In vitro growth of adult stem cells has been achieved with HSCs, mesenchymal stem cells (MSCs), and neural stem cells (NSCs). MSCs can be grown in culture, retaining their capacity to differentiate into mesenchymal lineages such as adipocytes, chondrocytes, and osteoblasts . NSCs obtained from fetal brain can be maintained in vitro for a long time, and differentiation can be induced to generate neurons, astrocytes, and oligodendrocytes in vitro . However, these assays need to be validated with in vivo endpoints. Decades of research in the field of HSC biology have clearly documented that in vivo stem cell activity can only be observed if the transplanted test population has a numerical or qualitative advantage over the resident endogenous cells.
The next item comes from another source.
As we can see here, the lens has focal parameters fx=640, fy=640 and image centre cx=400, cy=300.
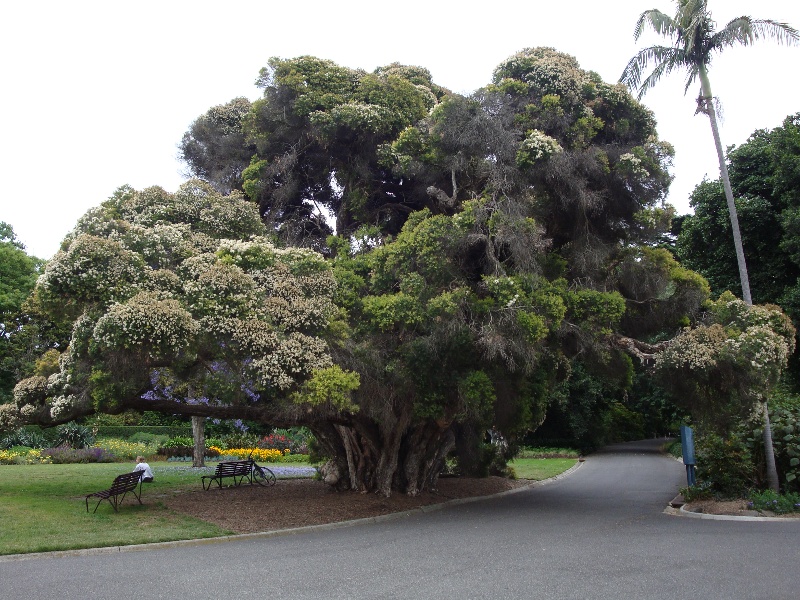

In the field of hematopoiesis, this requires elimination of host stem cells by, for instance, radiation. However, in other tissues (brain, muscle, and heart), efficient elimination of endogenous stem cells may not be feasible without significantly compromising tissue function. To their rescue, investigators may borrow from experience accumulated in research on HSCs. Some characteristics may be similar for stem cells from different tissues, allowing prospective identification of tissue-specific stem cells. The SP, for instance, was shown to exist in multiple tissues , and either the Sca-1 or the c-kit antigen (or both) may be present on the surface of multiple tissue-specific stem cell populations .
A major shortcoming in testing these tissue-specific stem cells, however, is that we cannot measure in vivo function as easily as in the hematopoietic system because (competitive) transplantation is cumbersome or even impossible. Exceptions may be the liver, the central nervous system, and the testis. In the liver, regeneration can be induced by partial hepatectomy or lesions caused by chemicals (carbon tetrachloride ) or gene mutations (fumarylacetoacetate hydrolase) . In any case, quantification of donor cell contribution may be hampered by cell fusion and regeneration from recipient mature hepatocytes . In the central nervous system, some diseases are characterized by nonfunctional cells, and replacement of these cells by proper stem cells may allow detection of function after local transplantation, although quantification may be difficult. Although several examples for other tissues (muscle and liver) have shown functional improvement of tissue function following stem cell transplantation , the tissue-regeneration model that resembles the hematopoietic system most is probably the testicular system. To detect stem cell activity from cells isolated from the testis, a putative stem cell population was isolated and transplanted in the testis of W/Wv-recipient mice. This mouse strain lacks functional spermatogenesis, and by using stem cells from a transgenic mouse carrying the lacZ gene, the progeny of transplanted stem cells can be visualized . This has led to further phenotypical characterization of testicular stem cells .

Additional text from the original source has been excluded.